== TASK DATA

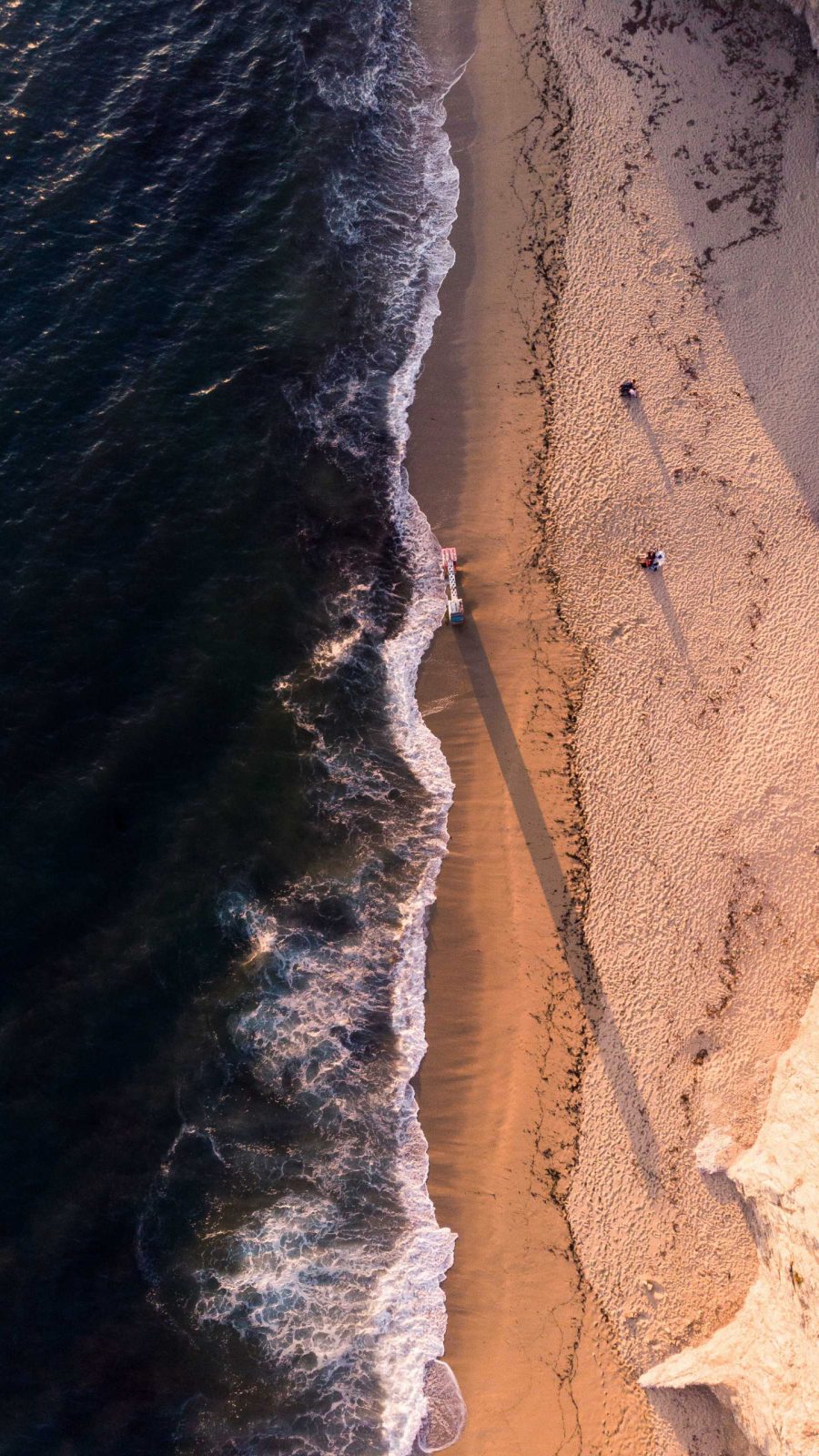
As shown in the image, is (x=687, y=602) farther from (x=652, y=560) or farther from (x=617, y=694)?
(x=617, y=694)

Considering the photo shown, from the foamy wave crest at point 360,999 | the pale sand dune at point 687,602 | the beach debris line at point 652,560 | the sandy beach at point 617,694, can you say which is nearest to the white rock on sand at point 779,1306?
the sandy beach at point 617,694

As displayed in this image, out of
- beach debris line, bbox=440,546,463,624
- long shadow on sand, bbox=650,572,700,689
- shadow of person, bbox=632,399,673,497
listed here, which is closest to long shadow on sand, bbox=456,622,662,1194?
beach debris line, bbox=440,546,463,624

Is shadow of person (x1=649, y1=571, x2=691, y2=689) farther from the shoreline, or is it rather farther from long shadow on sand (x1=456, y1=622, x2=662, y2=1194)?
long shadow on sand (x1=456, y1=622, x2=662, y2=1194)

====

▶ PROBLEM STATEMENT
Repeat the lines from the one with "Is shadow of" through the last line, swapping "shoreline" for "waterline" and leaving everything else unchanged.

▶ FULL SOLUTION
Is shadow of person (x1=649, y1=571, x2=691, y2=689) farther from the waterline, or is it rather farther from long shadow on sand (x1=456, y1=622, x2=662, y2=1194)?
long shadow on sand (x1=456, y1=622, x2=662, y2=1194)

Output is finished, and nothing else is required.